Table of Contents
Quick Answer
Embed your content with a modern embedding model, store in pgvector, and query with cosine similarity. For best results, combine with BM25 (keyword) in a hybrid score. Beats traditional keyword search on 80% of query types.
- Time to implement: 3-5 hours for a basic version
- Cost: ~$0.02 per 1M input tokens for embeddings
- Expected recall improvement: 20-60% over keyword-only
What You'll Need
- Supabase (self-hosted) with pgvector extension
- Embedding API (OpenAI-compatible)
- Node.js / Next.js app
- Content to search (articles, products, docs)
Steps
- Install pgvector. In Supabase SQL editor: create extension if not exists vector;.
- Add embedding column. alter table articles add column embedding vector(1536);. Dimension matches your embedding model.
- Create index. For <100K rows: create index on articles using ivfflat (embedding vector_cosine_ops) with (lists = 100);. For larger: use HNSW.
- Backfill embeddings. For each row, concat title + excerpt + body, call embedding API, store vector. Batch 100 rows per API call for speed.
- On insert/update trigger. Use Supabase Edge Function or app-level hook to re-embed when content changes.
- Query vector search. User types query → embed → SELECT *, 1 - (embedding <=> $1) as similarity FROM articles ORDER BY embedding <=> $1 LIMIT 20.
- Add hybrid BM25. Postgres has tsvector for full-text. Combine: final_score = 0.5 vector_score + 0.5 bm25_score. Ask AI: "Generate a Postgres function that returns top-K hybrid-ranked results."
- Optional: re-rank top 20 with cross-encoder. Cohere Rerank or a self-hosted bge-reranker slashes irrelevant results from top 3.
Common Mistakes
- Only indexing title: Embed full content for meaningful similarity.
- Wrong dimension: Mismatch between model and column dimension = error.
- No BM25 fallback: Pure vector misses exact-match queries like SKUs, names.
- No re-ranking: Top-20 vector results often have 3-5 off-topic hits.

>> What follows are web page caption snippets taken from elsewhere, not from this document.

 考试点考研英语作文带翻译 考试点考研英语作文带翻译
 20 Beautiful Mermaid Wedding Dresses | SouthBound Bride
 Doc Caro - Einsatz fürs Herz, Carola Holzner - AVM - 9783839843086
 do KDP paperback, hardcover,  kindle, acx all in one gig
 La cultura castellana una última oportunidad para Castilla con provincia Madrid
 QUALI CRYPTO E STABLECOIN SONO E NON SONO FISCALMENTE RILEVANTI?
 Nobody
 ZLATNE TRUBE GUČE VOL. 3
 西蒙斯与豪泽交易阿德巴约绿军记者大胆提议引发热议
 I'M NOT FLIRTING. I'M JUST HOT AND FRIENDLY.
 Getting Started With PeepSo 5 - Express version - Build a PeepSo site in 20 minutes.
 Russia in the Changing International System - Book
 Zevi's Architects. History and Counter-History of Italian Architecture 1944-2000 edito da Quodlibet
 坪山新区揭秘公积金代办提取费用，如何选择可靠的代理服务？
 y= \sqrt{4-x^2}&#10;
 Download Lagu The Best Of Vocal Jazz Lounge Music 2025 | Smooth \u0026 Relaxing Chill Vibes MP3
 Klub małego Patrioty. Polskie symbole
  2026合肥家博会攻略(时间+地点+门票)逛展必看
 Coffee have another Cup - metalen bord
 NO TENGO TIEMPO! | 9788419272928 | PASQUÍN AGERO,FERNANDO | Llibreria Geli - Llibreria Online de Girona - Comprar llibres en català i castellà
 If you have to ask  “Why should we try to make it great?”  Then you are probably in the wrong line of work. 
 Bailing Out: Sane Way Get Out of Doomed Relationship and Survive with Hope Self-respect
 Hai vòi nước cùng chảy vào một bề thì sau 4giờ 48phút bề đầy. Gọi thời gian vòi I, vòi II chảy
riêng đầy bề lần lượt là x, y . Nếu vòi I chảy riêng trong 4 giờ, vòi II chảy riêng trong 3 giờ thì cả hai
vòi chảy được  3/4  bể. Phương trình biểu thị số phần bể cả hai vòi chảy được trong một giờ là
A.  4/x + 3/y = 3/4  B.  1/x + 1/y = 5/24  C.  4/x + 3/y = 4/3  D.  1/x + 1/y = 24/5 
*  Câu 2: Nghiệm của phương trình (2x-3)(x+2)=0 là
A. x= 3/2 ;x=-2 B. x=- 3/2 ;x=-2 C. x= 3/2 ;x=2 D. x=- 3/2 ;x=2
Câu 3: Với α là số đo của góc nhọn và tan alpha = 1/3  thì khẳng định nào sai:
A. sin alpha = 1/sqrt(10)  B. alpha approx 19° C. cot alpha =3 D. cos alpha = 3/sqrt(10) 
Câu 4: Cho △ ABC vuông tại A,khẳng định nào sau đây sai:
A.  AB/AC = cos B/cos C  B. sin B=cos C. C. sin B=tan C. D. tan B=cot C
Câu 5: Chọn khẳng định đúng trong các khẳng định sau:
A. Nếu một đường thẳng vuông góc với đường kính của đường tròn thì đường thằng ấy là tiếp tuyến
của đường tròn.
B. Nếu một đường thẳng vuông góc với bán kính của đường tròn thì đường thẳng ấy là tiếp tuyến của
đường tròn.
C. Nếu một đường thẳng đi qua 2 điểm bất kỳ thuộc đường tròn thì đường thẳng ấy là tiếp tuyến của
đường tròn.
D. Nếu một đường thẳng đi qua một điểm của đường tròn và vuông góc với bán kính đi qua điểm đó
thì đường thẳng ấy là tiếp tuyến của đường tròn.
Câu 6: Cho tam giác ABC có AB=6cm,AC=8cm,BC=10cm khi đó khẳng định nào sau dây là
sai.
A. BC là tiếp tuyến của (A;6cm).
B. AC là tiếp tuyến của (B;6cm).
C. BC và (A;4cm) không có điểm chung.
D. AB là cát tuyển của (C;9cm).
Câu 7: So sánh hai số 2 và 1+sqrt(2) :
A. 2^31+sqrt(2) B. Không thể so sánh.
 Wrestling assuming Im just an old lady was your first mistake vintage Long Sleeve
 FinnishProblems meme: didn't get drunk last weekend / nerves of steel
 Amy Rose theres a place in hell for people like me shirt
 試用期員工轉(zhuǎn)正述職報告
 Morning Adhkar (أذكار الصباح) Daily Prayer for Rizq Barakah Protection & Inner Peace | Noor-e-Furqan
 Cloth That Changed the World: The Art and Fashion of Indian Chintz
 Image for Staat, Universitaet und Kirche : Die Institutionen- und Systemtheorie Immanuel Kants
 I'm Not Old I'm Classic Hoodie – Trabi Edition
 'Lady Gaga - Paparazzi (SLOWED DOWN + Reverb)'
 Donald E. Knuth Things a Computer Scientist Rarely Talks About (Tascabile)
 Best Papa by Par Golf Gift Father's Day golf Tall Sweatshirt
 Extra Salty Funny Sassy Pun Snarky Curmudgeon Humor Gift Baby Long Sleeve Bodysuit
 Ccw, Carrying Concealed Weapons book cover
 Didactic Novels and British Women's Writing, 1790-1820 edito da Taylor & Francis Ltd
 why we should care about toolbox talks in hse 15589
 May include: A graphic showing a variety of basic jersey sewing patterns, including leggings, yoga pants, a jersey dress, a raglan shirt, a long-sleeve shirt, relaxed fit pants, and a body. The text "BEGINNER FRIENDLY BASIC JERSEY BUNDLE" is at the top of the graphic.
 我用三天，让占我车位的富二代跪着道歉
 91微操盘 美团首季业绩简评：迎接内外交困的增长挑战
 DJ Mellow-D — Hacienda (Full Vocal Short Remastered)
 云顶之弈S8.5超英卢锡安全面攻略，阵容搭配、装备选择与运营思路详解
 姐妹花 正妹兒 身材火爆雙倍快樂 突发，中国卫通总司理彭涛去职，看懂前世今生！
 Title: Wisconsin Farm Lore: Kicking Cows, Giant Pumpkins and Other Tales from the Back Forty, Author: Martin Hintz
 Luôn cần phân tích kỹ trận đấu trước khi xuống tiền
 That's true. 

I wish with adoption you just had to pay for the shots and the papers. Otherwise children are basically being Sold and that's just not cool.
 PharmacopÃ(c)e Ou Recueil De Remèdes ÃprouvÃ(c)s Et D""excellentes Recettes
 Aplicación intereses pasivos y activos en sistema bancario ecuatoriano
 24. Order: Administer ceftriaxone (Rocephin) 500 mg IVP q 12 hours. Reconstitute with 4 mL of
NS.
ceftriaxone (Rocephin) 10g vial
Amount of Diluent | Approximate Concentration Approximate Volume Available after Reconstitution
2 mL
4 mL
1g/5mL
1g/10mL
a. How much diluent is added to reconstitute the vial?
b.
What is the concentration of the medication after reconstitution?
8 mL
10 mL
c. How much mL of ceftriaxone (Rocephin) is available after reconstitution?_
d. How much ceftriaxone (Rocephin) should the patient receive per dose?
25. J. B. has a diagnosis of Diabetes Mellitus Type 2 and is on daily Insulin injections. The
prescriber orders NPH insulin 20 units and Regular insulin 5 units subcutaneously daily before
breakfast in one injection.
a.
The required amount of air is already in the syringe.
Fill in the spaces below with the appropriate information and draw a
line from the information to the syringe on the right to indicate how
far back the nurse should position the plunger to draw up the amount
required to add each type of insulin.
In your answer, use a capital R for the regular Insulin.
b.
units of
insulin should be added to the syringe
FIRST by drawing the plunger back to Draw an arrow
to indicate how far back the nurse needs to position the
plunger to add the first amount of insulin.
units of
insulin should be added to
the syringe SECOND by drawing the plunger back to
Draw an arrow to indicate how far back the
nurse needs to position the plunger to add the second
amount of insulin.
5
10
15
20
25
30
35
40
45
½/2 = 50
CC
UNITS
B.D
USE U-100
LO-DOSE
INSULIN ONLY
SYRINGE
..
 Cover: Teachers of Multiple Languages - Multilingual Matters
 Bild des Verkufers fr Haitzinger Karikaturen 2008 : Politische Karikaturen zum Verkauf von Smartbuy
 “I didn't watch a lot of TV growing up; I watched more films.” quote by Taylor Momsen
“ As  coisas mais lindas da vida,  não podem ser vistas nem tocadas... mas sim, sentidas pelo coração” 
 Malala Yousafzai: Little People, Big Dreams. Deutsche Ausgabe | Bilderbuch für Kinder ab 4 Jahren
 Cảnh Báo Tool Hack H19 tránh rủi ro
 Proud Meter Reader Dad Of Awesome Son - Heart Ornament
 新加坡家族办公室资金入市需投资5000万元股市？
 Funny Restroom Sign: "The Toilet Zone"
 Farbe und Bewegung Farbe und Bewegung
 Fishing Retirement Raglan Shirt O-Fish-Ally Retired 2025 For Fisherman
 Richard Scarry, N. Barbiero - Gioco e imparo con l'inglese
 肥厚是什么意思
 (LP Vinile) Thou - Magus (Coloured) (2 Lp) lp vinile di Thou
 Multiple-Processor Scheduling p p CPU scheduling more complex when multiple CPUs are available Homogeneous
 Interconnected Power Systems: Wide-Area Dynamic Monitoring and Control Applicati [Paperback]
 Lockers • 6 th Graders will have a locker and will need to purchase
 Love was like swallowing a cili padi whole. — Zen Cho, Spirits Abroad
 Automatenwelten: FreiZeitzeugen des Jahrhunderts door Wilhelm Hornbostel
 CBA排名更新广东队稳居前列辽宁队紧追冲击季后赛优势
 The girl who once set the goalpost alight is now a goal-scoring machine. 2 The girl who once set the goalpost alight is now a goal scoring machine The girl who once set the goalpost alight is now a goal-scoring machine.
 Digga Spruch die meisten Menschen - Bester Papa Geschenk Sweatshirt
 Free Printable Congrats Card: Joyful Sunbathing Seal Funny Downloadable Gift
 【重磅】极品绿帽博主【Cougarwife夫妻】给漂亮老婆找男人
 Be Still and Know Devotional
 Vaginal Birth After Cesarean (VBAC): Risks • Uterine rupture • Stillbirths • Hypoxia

Re-rank fixes this.
- Not filtering by metadata: Always pre-filter by user/category/language, then vector search.
Top Tools
Tool
Best For
Price
pgvector
Postgres vector store
Free
text-embedding-3-small
Cheap & good
$0.02/M tokens
bge-m3
Self-hosted embed
Free
Cohere Rerank-compat
Re-ranking
$1/1K
tsvector (pg)
BM25
Free
FAQs
Q: Vector DB (Pinecone, Qdrant) vs pgvector?
Pgvector wins for most — 1M+ vectors run fine with HNSW, no extra infra.
Q: Which embedding model?
3-small (1536d) for speed. 3-large (3072d) for quality. bge-m3 self-hosted for privacy.
Q: How do I handle multilingual content?
Use multilingual embeddings (bge-m3, multilingual-e5) — they cross languages natively.
Q: Real-time vs batch indexing?
Trigger-based re-embed on update works up to ~100 writes/min. Above that, queue.
Q: How do I evaluate quality?
Create 50 query → expected result pairs. Measure Hit@3, NDCG@10. Compare configs.
Q: Can I search images?
Yes — use CLIP embeddings for images + text in the same vector space.
Conclusion
Semantic search is a one-afternoon upgrade that dramatically improves product experience. Add pgvector, embed your content, layer hybrid scoring, and watch bounce rates drop. No new infrastructure needed.